▶ **TASK OBJECTIVE**:
In the text about the rural toilet campaign, what share of rural households in West Bengal now have access to a toilet?

▶ **SOURCE DOCUMENT**:
Non-governmental organisations, accustomed to the role of good Samaritans, had to learn the art of marketing. They offered people a commission for persuading their neighbours to buy a toilet. One paid 13 visits to a potential client before closing the deal. Proceeds from the sales helped meet the running costs of “rural sanitary marts”, which employed poor people as toilet-masons making a range of affordable models (mosaic or ceramic bowls; bamboo or brick walls; single pits or twin pits). Now, says one mission-member, “It is not a programme, it is a movement.”

The government soon latched on to this campaign, adding a small subsidy in 1993-94 and a presidential prize in 2003 for villages and districts that can show they are nirmal or unsullied. In West Bengal, where it began, more than two-thirds of rural households now have access to a toilet. But some districts still lag. M.N. Roy, a top civil servant, puts this down to the “low equilibrium” of poor expectations and apathetic politicians.

▶ **Saved entries**:
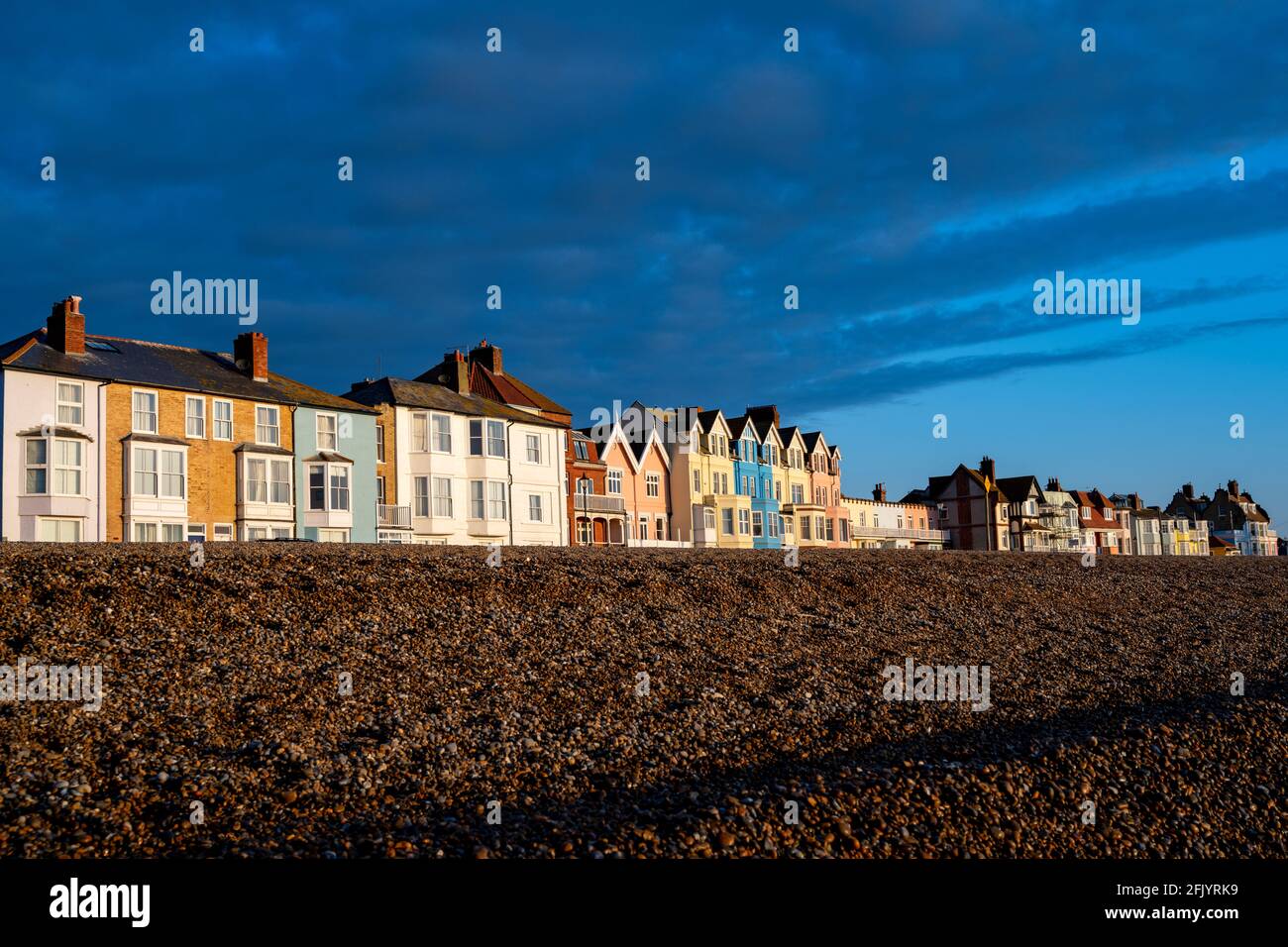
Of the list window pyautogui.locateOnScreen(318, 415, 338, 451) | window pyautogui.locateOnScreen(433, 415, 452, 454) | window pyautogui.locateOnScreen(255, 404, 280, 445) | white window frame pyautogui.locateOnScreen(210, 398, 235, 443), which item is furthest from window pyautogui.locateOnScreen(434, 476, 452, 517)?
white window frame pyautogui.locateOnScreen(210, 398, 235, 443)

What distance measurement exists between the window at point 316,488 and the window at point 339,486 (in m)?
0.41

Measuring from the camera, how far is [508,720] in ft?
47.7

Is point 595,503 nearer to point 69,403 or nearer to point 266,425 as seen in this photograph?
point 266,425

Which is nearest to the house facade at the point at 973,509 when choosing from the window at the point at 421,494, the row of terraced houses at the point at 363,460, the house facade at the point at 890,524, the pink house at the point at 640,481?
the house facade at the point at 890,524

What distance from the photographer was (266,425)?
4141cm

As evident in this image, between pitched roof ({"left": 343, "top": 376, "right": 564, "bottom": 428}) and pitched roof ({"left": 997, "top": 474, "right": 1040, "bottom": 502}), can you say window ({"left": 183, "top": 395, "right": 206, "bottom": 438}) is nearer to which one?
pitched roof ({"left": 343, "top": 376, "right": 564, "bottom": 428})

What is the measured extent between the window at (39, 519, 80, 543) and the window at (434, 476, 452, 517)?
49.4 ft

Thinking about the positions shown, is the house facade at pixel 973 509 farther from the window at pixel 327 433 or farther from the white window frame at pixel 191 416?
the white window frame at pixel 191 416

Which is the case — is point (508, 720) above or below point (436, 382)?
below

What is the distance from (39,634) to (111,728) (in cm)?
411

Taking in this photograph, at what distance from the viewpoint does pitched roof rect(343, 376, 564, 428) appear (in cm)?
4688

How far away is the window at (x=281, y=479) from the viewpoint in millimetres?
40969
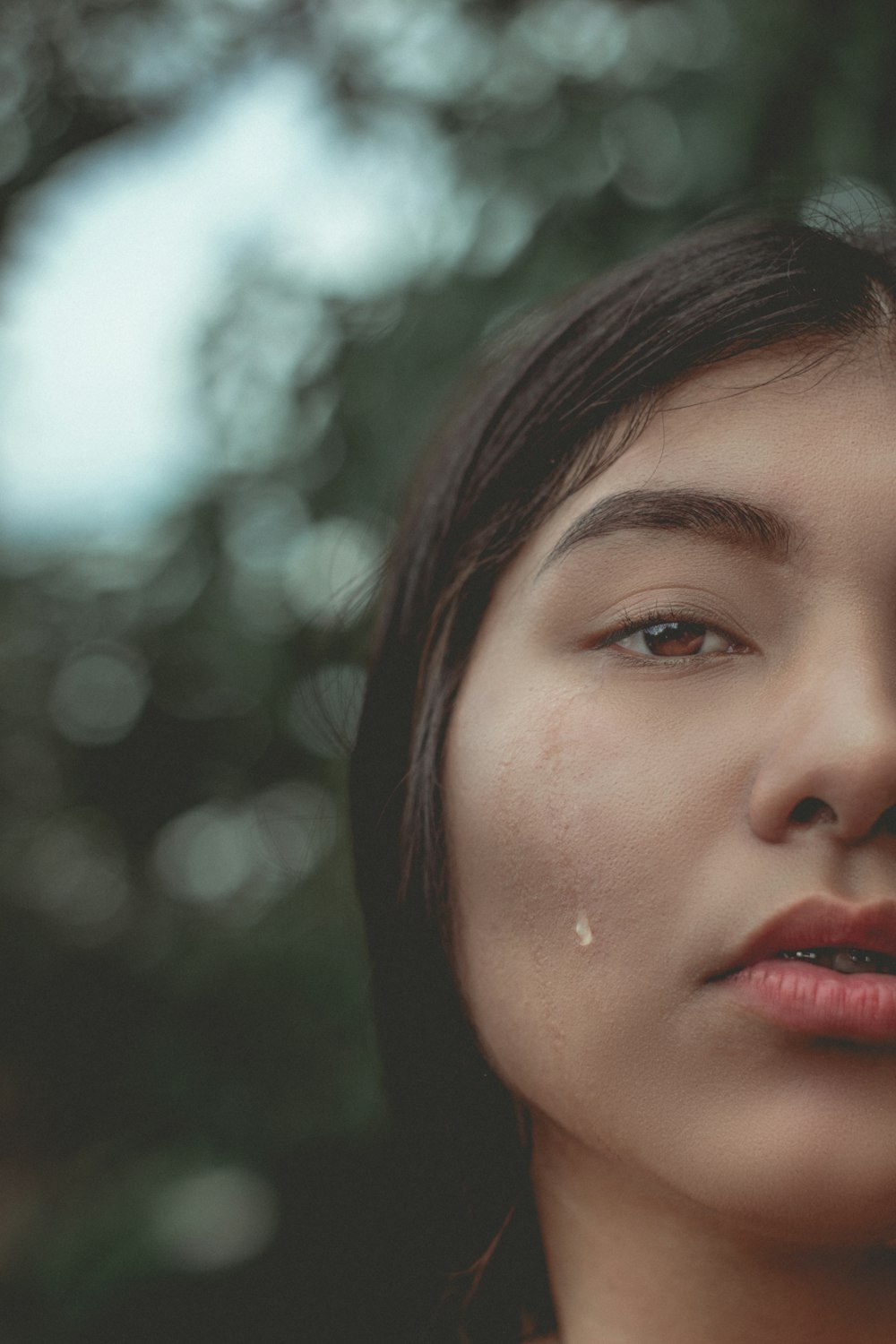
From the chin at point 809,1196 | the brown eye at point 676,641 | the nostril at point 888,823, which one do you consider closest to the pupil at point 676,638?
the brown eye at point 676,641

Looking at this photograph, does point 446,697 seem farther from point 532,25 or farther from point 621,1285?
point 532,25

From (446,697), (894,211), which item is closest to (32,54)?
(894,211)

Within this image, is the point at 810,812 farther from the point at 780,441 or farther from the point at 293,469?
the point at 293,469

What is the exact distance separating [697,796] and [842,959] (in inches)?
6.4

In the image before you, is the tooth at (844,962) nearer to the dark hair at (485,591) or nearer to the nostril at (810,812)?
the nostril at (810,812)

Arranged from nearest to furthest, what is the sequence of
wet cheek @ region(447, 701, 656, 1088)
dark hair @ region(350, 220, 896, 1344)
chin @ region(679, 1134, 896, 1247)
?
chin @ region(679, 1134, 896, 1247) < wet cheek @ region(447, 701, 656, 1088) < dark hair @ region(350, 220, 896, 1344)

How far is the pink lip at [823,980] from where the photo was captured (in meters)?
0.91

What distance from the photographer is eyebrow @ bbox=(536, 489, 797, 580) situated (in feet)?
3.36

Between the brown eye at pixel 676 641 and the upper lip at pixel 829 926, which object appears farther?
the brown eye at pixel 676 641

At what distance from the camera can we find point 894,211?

▶ **ANSWER SPACE**:
More than two-thirds